Heart Issues

A long time ago, smart people believed everything in the universe could be broken down into four essences. Fire, air, water, and earth. Alchemists believed that they could combine these things in the right ways to make gold.

As silly as it seems now, those ideas were conceptually accurate. Now, instead of four essences, we have a periodic table of elements. We have split the atom. People can build complex materials using nothing but a whiteboard and a chemistry set. And many of those materials helped us fly to the moon.

But back then, people believed and taught a more primitive idea. In addition to the four essences, ancient philosophers believed there was a quintessence — a fifth essence that unites those four.

Today, we still use the words, even if their original meanings have matured into irrelevance. Quintessence, having shed its metaphysical origins, now represents a perfect, refined extract, the premier example of something.

Some people believe there is nothing eternal, and therefore by extension, there is no moral reason to cultivate quintessential values. What makes a person want to do good is based on simple human desire and the force of will. Other people believe that they can receive divine blessings and favor through virtuous living.

When we evaluate ourselves or the world around us, what quintessence do we find?What is the mortar of our hearts made from? Upon a critical review, does the final product have integrity, or does it easily decay? When we reduce down our life and examine its refined extract, do we see something valuable and precious? Or are we left with ashes and dust?

DATA EXCERPTS:
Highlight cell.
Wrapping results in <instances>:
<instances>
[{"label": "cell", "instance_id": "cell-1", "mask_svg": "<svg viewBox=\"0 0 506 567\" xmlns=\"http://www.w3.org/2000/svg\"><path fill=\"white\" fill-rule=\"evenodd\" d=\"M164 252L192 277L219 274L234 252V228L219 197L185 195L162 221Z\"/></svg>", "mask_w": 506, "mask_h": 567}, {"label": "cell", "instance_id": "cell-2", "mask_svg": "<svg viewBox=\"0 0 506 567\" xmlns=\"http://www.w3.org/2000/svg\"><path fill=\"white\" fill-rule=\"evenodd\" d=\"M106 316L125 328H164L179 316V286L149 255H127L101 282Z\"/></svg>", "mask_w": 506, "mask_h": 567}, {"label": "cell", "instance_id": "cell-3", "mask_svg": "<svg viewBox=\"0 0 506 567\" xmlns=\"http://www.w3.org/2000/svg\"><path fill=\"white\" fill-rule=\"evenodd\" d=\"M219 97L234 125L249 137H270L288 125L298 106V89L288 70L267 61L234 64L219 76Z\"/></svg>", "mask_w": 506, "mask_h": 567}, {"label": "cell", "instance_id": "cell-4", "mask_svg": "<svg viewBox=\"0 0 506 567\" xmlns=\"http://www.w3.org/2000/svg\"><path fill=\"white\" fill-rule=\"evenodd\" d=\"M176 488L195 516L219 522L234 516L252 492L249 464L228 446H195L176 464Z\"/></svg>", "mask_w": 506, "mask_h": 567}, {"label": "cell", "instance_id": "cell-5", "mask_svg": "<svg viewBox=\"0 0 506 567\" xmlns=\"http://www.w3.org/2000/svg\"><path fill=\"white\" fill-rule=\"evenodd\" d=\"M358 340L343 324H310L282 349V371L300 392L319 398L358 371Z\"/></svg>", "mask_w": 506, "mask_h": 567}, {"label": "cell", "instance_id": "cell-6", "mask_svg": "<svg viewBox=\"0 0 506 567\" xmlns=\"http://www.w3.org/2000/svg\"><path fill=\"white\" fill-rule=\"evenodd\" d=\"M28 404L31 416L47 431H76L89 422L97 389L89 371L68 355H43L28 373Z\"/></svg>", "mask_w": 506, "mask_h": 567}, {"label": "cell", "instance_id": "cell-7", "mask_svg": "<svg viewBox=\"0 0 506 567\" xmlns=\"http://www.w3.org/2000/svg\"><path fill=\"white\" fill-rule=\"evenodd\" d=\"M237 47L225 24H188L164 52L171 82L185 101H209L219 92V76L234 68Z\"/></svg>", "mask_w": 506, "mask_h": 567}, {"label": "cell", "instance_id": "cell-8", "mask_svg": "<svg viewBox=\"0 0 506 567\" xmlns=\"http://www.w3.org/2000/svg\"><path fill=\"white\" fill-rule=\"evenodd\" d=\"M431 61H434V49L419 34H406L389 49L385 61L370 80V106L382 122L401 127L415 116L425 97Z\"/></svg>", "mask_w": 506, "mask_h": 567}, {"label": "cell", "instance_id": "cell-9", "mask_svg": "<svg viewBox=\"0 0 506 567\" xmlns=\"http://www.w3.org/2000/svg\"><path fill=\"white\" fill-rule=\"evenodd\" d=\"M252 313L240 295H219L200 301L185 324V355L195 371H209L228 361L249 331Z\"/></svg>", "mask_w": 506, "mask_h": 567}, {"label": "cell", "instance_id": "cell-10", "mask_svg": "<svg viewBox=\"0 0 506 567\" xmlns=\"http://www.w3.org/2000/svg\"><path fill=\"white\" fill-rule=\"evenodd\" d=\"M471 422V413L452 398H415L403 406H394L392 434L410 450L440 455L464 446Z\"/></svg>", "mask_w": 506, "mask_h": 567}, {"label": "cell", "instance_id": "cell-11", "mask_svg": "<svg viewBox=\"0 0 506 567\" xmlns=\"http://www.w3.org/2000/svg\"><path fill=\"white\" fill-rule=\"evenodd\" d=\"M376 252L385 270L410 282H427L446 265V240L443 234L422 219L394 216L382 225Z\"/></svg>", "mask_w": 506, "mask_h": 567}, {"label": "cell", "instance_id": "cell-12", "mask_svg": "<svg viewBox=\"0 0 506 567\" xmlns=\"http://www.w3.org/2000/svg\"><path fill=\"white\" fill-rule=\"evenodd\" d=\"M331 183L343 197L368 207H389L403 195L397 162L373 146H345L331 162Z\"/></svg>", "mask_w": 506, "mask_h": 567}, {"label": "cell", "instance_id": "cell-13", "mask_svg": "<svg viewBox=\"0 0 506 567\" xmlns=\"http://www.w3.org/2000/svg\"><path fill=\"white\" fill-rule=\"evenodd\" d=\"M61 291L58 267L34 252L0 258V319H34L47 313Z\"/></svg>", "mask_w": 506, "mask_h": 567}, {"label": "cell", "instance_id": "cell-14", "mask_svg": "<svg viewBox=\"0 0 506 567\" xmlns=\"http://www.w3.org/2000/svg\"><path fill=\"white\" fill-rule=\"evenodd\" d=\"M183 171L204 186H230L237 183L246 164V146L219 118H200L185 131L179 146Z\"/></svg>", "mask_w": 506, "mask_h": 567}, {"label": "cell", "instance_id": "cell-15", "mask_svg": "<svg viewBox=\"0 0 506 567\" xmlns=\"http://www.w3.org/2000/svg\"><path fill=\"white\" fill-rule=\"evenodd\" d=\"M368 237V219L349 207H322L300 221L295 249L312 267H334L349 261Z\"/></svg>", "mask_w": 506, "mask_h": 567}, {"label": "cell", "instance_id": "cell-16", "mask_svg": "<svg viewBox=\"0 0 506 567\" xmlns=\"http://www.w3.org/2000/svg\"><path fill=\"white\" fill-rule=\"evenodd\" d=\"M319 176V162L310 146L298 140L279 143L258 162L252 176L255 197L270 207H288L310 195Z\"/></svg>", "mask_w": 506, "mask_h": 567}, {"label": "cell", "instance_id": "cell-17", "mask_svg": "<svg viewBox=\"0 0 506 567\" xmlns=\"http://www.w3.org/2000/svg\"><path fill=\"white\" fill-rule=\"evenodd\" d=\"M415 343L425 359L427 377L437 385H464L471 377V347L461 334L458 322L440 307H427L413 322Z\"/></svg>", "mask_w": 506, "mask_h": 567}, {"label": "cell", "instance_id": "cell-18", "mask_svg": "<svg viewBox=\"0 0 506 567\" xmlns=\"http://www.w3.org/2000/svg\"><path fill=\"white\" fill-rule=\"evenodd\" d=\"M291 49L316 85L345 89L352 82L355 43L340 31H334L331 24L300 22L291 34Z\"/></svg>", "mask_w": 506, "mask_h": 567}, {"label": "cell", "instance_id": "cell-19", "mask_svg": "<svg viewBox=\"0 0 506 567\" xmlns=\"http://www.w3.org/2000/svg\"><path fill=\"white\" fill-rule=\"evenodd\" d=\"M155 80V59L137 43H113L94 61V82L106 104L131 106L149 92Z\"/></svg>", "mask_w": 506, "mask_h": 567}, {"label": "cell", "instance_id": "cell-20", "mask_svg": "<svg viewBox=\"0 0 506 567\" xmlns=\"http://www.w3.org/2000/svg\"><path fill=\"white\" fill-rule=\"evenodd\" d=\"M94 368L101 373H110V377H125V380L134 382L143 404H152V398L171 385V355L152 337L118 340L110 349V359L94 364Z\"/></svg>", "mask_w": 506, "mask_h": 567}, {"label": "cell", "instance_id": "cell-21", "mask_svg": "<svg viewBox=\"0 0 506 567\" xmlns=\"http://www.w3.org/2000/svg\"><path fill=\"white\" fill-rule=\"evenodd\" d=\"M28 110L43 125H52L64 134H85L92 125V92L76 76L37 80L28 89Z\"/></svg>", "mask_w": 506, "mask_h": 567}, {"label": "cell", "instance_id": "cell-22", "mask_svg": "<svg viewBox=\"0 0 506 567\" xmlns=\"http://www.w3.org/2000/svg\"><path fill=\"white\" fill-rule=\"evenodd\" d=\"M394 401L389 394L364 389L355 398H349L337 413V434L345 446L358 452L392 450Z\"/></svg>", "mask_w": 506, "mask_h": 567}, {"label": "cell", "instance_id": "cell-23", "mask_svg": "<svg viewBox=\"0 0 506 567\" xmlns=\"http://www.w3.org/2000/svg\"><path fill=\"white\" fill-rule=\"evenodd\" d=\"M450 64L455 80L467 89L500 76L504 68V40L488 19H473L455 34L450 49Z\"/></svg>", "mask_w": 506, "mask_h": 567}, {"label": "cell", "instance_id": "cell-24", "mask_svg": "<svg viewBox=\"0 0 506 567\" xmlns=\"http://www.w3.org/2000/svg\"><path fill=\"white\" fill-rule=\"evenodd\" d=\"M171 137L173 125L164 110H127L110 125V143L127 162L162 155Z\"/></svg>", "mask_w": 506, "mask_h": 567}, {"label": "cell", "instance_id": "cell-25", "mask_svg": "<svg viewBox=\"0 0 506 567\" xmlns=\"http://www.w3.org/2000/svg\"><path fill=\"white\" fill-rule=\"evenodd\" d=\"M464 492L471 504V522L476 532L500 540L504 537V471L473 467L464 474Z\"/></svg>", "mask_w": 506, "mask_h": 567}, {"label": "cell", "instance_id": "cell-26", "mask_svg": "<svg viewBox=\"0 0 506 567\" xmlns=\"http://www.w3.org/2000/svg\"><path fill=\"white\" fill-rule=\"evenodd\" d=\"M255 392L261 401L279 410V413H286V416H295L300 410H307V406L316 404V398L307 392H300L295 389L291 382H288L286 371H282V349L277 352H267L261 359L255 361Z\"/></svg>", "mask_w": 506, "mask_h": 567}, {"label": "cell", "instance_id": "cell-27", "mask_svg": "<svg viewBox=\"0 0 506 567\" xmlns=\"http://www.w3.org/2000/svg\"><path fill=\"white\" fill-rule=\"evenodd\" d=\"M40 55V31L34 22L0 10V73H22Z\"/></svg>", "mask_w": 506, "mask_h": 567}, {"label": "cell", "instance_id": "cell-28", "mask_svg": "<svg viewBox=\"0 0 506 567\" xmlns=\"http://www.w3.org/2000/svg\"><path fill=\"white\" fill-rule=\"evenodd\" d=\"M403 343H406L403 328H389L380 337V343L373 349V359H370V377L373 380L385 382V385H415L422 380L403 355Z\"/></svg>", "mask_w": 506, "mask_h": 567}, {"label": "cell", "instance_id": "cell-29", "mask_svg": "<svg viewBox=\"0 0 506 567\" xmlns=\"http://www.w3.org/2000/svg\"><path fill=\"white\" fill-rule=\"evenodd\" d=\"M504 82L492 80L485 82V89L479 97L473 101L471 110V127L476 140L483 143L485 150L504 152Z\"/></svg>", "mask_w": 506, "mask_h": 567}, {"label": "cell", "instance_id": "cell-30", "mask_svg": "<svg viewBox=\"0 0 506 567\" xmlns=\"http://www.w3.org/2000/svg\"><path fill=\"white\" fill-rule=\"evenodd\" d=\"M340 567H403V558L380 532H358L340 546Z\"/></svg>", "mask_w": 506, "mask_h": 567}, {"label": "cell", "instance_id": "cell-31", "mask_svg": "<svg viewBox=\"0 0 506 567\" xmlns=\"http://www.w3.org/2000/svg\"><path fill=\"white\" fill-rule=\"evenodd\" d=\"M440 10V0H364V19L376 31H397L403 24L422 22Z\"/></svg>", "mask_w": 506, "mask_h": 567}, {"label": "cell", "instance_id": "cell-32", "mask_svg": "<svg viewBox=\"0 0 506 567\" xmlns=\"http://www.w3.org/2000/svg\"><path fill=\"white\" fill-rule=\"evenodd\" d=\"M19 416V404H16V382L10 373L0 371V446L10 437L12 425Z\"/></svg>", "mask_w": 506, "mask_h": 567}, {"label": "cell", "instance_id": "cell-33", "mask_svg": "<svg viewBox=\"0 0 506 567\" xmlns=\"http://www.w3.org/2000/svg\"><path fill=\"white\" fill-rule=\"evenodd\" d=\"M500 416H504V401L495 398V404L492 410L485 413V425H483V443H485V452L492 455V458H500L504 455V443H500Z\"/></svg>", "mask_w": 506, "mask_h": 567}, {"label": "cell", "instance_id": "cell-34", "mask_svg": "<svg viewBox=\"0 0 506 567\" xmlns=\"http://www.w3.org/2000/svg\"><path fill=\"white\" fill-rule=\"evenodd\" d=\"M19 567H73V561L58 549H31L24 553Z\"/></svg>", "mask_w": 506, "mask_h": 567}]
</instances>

INSTRUCTIONS FOR THE TASK: Copy the stretch of the Heart Issues text from "Heart Issues" through "to make gold.", changing "gold" to "silver".

RESULT OF THIS EXERCISE:
Heart Issues

A long time ago, smart people believed everything in the universe could be broken down into four essences. Fire, air, water, and earth. Alchemists believed that they could combine these things in the right ways to make silver.